Chocolate Swirl Pumpkin Bread


Make 1 loaf

3 ounces semisweet chocolate, coarsely chopped
1 3/4 cups all-purpose flour (I used 1 1/2 cups flour)
1 teaspoon baking soda
1 teaspoon ground cinnamon
1/2 teaspoon baking powder
1/2 teaspoon freshly grated nutmeg
1/2 teaspoon fine salt
1 1/2 cups granulated sugar (I used 1 cup)
1/2 cup vegetable oil
2 large eggs
1 cup canned pumpkin purée (I used leftovers of roasted butternut squash seasoned with 1/2 teaspoon ground coriander)
1 teaspoon vanilla extract

Heat the oven to 350°F and arrange a rack in the middle. Coat a 9-by-5-inch loaf pan with oil, non-stick spray; set aside.

Place the chocolate in a small microwave-safe bowl and microwave in 20-second intervals, stirring in between, until melted and smooth; set aside. (Alternatively, melt the chocolate in a small saucepan over low heat, stirring often.)

Place the flour, baking soda, cinnamon, baking powder, nutmeg, and salt in a medium bowl and whisk to combine and aerate; set aside.

Place the sugar and oil in the bowl of a stand mixer fitted with a paddle attachment and beat on medium-high speed until well combined (it’ll look like wet sand), about 1 minute. Stop the mixer and scrape down the sides of the bowl and the paddle.

Turn the mixer to medium speed and add the eggs 1 at a time, beating well after each addition. Reduce the speed to low, add the pumpkin and vanilla, and mix until just combined, about 30 seconds. Stop the mixer and scrape down the sides of the bowl and the paddle.
Return the mixer to low speed, slowly add the reserved flour mixture, and mix until just combined, about 2 minutes total.

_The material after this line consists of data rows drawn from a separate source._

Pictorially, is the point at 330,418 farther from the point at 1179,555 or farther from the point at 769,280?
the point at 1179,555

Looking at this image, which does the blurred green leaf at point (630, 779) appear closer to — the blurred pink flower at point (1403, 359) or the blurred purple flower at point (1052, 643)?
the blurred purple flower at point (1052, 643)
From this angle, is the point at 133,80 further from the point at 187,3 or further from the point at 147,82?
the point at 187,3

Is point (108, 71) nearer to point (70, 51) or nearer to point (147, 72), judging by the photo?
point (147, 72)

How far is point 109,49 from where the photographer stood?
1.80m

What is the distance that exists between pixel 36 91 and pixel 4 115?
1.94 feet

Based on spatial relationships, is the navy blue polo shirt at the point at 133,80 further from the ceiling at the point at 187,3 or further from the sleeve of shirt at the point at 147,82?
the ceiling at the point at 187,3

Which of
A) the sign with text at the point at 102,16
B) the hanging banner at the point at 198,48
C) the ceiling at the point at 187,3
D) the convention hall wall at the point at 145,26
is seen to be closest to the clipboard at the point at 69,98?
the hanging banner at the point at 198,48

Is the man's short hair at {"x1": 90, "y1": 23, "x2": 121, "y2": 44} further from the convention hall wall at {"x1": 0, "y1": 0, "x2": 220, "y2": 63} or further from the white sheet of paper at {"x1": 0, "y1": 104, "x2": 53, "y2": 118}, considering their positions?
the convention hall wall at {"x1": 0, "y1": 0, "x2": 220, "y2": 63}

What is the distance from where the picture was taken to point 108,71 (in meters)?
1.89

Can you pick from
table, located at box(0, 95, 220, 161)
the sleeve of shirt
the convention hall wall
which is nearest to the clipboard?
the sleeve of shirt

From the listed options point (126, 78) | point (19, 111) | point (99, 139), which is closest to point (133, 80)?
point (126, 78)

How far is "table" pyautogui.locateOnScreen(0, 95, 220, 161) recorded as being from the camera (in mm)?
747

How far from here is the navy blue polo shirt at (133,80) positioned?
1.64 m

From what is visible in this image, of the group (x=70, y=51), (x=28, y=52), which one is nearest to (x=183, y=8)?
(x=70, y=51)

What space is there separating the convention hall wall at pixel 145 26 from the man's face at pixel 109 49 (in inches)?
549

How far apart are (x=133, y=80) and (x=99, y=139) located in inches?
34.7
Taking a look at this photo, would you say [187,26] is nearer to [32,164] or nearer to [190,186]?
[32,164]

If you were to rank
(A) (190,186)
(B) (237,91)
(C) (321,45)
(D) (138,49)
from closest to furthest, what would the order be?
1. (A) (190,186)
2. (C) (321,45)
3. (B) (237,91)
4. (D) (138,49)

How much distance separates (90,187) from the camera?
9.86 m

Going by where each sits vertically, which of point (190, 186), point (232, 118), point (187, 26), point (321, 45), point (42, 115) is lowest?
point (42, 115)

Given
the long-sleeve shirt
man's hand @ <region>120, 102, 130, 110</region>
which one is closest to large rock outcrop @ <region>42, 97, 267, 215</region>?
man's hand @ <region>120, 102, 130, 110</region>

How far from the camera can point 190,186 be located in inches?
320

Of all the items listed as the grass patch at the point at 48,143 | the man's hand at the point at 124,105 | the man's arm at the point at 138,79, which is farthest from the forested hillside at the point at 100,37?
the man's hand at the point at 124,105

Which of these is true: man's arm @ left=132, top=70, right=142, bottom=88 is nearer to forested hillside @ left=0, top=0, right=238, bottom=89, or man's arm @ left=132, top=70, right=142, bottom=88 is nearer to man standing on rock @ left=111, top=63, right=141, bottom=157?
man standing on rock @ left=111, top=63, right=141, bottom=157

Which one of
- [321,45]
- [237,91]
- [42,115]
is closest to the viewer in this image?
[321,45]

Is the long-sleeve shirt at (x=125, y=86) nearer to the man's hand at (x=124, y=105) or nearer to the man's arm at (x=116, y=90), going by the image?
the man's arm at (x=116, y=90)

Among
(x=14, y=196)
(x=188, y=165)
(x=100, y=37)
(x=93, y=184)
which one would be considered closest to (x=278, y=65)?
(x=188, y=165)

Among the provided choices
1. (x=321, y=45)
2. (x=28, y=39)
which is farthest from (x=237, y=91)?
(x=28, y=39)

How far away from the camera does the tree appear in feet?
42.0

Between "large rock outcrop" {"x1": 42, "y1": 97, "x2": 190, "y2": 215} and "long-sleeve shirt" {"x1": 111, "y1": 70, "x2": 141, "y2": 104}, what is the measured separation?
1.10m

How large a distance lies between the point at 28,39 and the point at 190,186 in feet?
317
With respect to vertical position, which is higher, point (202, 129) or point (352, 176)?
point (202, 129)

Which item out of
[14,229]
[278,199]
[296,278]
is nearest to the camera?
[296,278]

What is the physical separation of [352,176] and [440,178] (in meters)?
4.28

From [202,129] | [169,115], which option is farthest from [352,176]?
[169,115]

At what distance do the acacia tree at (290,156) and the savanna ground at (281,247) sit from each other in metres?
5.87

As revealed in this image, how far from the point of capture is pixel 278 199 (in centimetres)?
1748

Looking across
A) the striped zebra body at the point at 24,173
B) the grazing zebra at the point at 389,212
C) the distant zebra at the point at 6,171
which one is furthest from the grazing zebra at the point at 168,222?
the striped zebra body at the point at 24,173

Remove the bowl from the mixer and drizzle the melted chocolate evenly over the batter. Using a rubber spatula, fold the chocolate into the batter until it’s just swirled in, making sure to scrape the bottom of the bowl with each stroke, about 5 strokes total. (Be careful not to fully incorporate the chocolate into the batter.)

Pour the batter into the prepared pan and spread it into an even layer. Bake until the bread is browned on top and a toothpick inserted into the center comes out clean (test several spots because you may hit a pocket of chocolate), about 60 to 70 minutes.
Remove from the oven and let cool in the pan on a wire rack for 10 minutes. Remove the bread from the pan and let it cool on the wire rack for at least 20 minutes more before slicing.